= Beginning of Section =

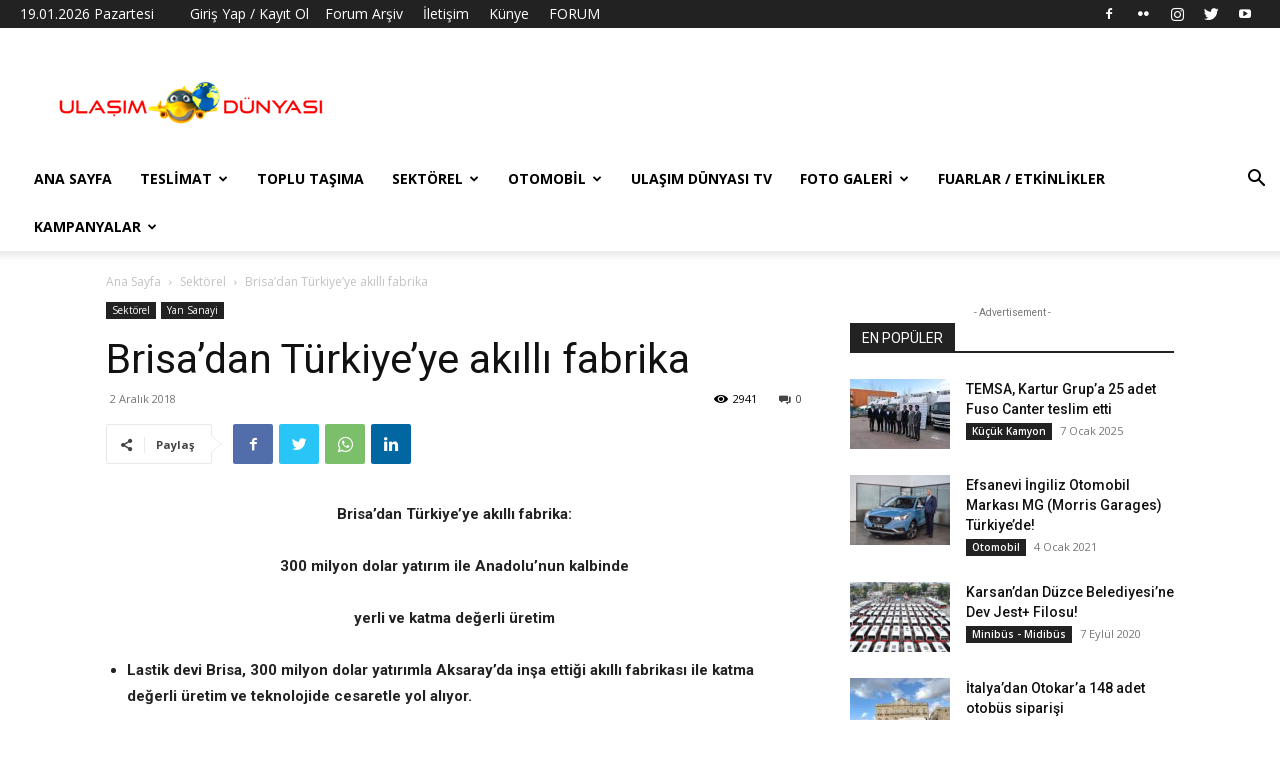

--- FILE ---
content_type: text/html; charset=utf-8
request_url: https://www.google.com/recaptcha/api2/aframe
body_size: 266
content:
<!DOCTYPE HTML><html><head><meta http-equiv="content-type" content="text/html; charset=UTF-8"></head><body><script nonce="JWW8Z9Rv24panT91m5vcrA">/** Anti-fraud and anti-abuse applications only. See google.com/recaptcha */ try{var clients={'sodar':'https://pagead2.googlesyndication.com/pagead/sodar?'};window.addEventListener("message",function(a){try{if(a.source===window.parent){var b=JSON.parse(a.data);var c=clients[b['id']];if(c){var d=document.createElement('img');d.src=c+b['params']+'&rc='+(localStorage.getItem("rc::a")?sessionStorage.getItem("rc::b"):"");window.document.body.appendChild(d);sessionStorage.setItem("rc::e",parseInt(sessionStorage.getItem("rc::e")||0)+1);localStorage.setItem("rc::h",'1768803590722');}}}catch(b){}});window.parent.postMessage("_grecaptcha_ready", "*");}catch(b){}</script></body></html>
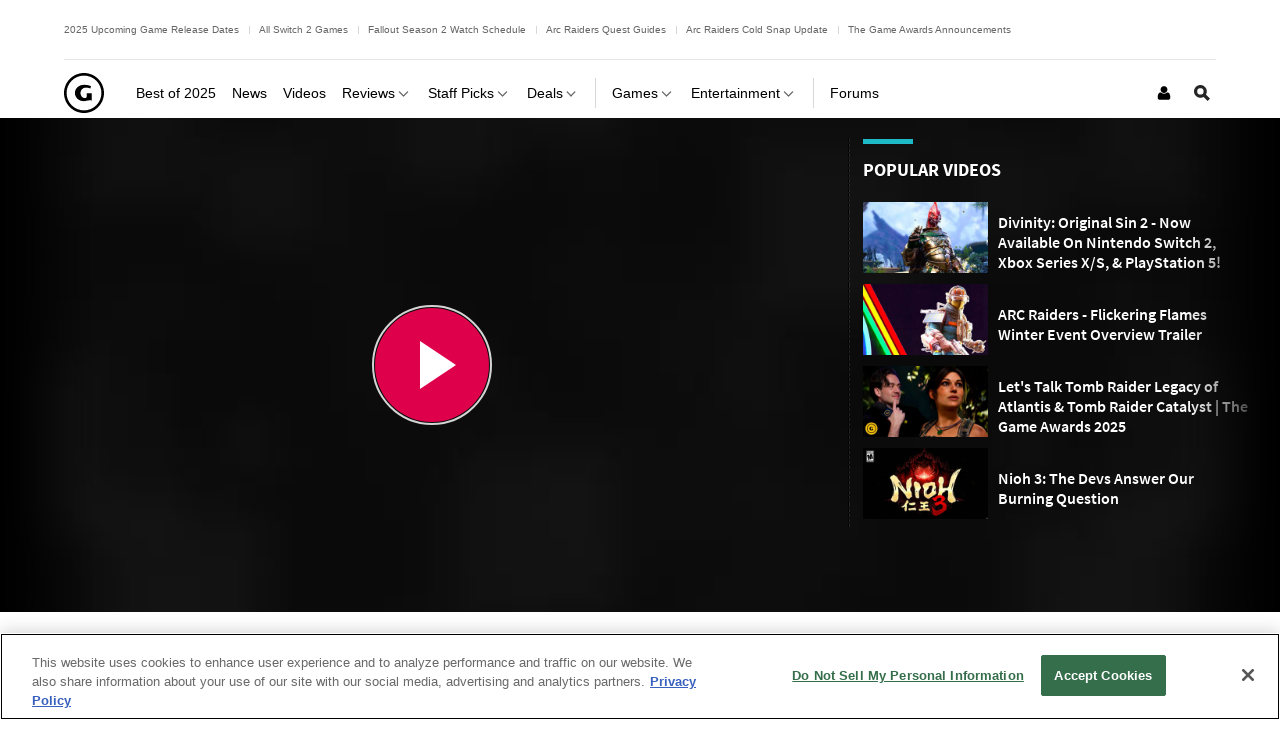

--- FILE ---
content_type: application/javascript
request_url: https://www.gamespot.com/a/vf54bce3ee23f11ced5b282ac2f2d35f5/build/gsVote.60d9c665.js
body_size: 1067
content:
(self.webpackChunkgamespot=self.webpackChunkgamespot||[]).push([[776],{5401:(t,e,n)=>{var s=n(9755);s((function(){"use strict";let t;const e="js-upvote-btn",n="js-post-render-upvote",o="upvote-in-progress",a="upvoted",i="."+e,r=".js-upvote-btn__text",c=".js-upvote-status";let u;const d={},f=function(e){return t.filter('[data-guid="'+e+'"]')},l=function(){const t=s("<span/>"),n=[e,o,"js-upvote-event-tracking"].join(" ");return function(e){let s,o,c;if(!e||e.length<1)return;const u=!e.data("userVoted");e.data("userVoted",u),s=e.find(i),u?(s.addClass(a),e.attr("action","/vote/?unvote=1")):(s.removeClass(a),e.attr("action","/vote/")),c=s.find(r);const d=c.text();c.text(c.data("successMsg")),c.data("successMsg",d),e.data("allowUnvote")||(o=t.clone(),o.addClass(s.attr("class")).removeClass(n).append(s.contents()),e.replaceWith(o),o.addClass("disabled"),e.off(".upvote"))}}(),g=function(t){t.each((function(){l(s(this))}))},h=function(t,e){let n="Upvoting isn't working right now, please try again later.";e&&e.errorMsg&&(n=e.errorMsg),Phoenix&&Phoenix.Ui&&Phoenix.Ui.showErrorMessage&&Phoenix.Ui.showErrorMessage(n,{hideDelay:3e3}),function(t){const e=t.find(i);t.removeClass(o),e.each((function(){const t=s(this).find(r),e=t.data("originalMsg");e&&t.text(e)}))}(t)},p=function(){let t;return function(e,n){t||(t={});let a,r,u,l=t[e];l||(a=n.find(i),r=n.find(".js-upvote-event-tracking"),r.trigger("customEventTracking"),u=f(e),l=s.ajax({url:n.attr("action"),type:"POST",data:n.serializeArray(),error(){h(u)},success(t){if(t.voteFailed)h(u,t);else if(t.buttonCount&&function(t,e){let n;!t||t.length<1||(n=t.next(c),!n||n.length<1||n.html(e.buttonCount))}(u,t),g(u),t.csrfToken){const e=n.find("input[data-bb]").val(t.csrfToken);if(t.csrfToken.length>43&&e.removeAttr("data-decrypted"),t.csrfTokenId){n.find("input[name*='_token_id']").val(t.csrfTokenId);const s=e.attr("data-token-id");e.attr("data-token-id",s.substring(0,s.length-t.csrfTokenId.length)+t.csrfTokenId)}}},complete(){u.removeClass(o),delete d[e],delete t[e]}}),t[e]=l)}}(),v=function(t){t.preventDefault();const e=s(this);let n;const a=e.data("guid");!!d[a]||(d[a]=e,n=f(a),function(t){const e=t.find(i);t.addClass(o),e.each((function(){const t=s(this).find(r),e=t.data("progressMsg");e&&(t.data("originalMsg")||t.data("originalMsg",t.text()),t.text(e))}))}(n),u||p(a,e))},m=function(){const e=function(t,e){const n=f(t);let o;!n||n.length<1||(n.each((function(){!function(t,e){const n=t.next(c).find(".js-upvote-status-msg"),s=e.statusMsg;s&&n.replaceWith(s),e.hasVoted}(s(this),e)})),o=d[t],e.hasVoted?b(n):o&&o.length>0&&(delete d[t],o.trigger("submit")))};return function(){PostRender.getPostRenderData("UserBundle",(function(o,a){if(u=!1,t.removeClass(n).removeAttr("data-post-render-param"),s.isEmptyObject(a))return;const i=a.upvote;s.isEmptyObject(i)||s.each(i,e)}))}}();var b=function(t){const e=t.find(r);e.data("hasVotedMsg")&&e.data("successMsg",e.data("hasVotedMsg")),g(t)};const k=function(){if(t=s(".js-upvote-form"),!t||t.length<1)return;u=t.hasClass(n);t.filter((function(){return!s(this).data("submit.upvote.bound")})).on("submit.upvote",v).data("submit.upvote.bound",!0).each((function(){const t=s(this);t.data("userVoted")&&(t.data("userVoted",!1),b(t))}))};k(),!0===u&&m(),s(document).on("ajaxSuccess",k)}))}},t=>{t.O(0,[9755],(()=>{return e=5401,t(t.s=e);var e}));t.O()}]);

= End of Section =

**Your instructions:** Reproduce the entire listing exactly, but omit any pictures.

**Exercise solution:**
--- FILE ---
content_type: text/html; charset=utf-8
request_url: https://www.google.com/recaptcha/api2/aframe
body_size: 266
content:
<!DOCTYPE HTML><html><head><meta http-equiv="content-type" content="text/html; charset=UTF-8"></head><body><script nonce="JWW8Z9Rv24panT91m5vcrA">/** Anti-fraud and anti-abuse applications only. See google.com/recaptcha */ try{var clients={'sodar':'https://pagead2.googlesyndication.com/pagead/sodar?'};window.addEventListener("message",function(a){try{if(a.source===window.parent){var b=JSON.parse(a.data);var c=clients[b['id']];if(c){var d=document.createElement('img');d.src=c+b['params']+'&rc='+(localStorage.getItem("rc::a")?sessionStorage.getItem("rc::b"):"");window.document.body.appendChild(d);sessionStorage.setItem("rc::e",parseInt(sessionStorage.getItem("rc::e")||0)+1);localStorage.setItem("rc::h",'1768803590722');}}}catch(b){}});window.parent.postMessage("_grecaptcha_ready", "*");}catch(b){}</script></body></html>

--- FILE ---
content_type: application/javascript
request_url: https://www.gamespot.com/a/vf54bce3ee23f11ced5b282ac2f2d35f5/build/gsVote.60d9c665.js
body_size: 1067
content:
(self.webpackChunkgamespot=self.webpackChunkgamespot||[]).push([[776],{5401:(t,e,n)=>{var s=n(9755);s((function(){"use strict";let t;const e="js-upvote-btn",n="js-post-render-upvote",o="upvote-in-progress",a="upvoted",i="."+e,r=".js-upvote-btn__text",c=".js-upvote-status";let u;const d={},f=function(e){return t.filter('[data-guid="'+e+'"]')},l=function(){const t=s("<span/>"),n=[e,o,"js-upvote-event-tracking"].join(" ");return function(e){let s,o,c;if(!e||e.length<1)return;const u=!e.data("userVoted");e.data("userVoted",u),s=e.find(i),u?(s.addClass(a),e.attr("action","/vote/?unvote=1")):(s.removeClass(a),e.attr("action","/vote/")),c=s.find(r);const d=c.text();c.text(c.data("successMsg")),c.data("successMsg",d),e.data("allowUnvote")||(o=t.clone(),o.addClass(s.attr("class")).removeClass(n).append(s.contents()),e.replaceWith(o),o.addClass("disabled"),e.off(".upvote"))}}(),g=function(t){t.each((function(){l(s(this))}))},h=function(t,e){let n="Upvoting isn't working right now, please try again later.";e&&e.errorMsg&&(n=e.errorMsg),Phoenix&&Phoenix.Ui&&Phoenix.Ui.showErrorMessage&&Phoenix.Ui.showErrorMessage(n,{hideDelay:3e3}),function(t){const e=t.find(i);t.removeClass(o),e.each((function(){const t=s(this).find(r),e=t.data("originalMsg");e&&t.text(e)}))}(t)},p=function(){let t;return function(e,n){t||(t={});let a,r,u,l=t[e];l||(a=n.find(i),r=n.find(".js-upvote-event-tracking"),r.trigger("customEventTracking"),u=f(e),l=s.ajax({url:n.attr("action"),type:"POST",data:n.serializeArray(),error(){h(u)},success(t){if(t.voteFailed)h(u,t);else if(t.buttonCount&&function(t,e){let n;!t||t.length<1||(n=t.next(c),!n||n.length<1||n.html(e.buttonCount))}(u,t),g(u),t.csrfToken){const e=n.find("input[data-bb]").val(t.csrfToken);if(t.csrfToken.length>43&&e.removeAttr("data-decrypted"),t.csrfTokenId){n.find("input[name*='_token_id']").val(t.csrfTokenId);const s=e.attr("data-token-id");e.attr("data-token-id",s.substring(0,s.length-t.csrfTokenId.length)+t.csrfTokenId)}}},complete(){u.removeClass(o),delete d[e],delete t[e]}}),t[e]=l)}}(),v=function(t){t.preventDefault();const e=s(this);let n;const a=e.data("guid");!!d[a]||(d[a]=e,n=f(a),function(t){const e=t.find(i);t.addClass(o),e.each((function(){const t=s(this).find(r),e=t.data("progressMsg");e&&(t.data("originalMsg")||t.data("originalMsg",t.text()),t.text(e))}))}(n),u||p(a,e))},m=function(){const e=function(t,e){const n=f(t);let o;!n||n.length<1||(n.each((function(){!function(t,e){const n=t.next(c).find(".js-upvote-status-msg"),s=e.statusMsg;s&&n.replaceWith(s),e.hasVoted}(s(this),e)})),o=d[t],e.hasVoted?b(n):o&&o.length>0&&(delete d[t],o.trigger("submit")))};return function(){PostRender.getPostRenderData("UserBundle",(function(o,a){if(u=!1,t.removeClass(n).removeAttr("data-post-render-param"),s.isEmptyObject(a))return;const i=a.upvote;s.isEmptyObject(i)||s.each(i,e)}))}}();var b=function(t){const e=t.find(r);e.data("hasVotedMsg")&&e.data("successMsg",e.data("hasVotedMsg")),g(t)};const k=function(){if(t=s(".js-upvote-form"),!t||t.length<1)return;u=t.hasClass(n);t.filter((function(){return!s(this).data("submit.upvote.bound")})).on("submit.upvote",v).data("submit.upvote.bound",!0).each((function(){const t=s(this);t.data("userVoted")&&(t.data("userVoted",!1),b(t))}))};k(),!0===u&&m(),s(document).on("ajaxSuccess",k)}))}},t=>{t.O(0,[9755],(()=>{return e=5401,t(t.s=e);var e}));t.O()}]);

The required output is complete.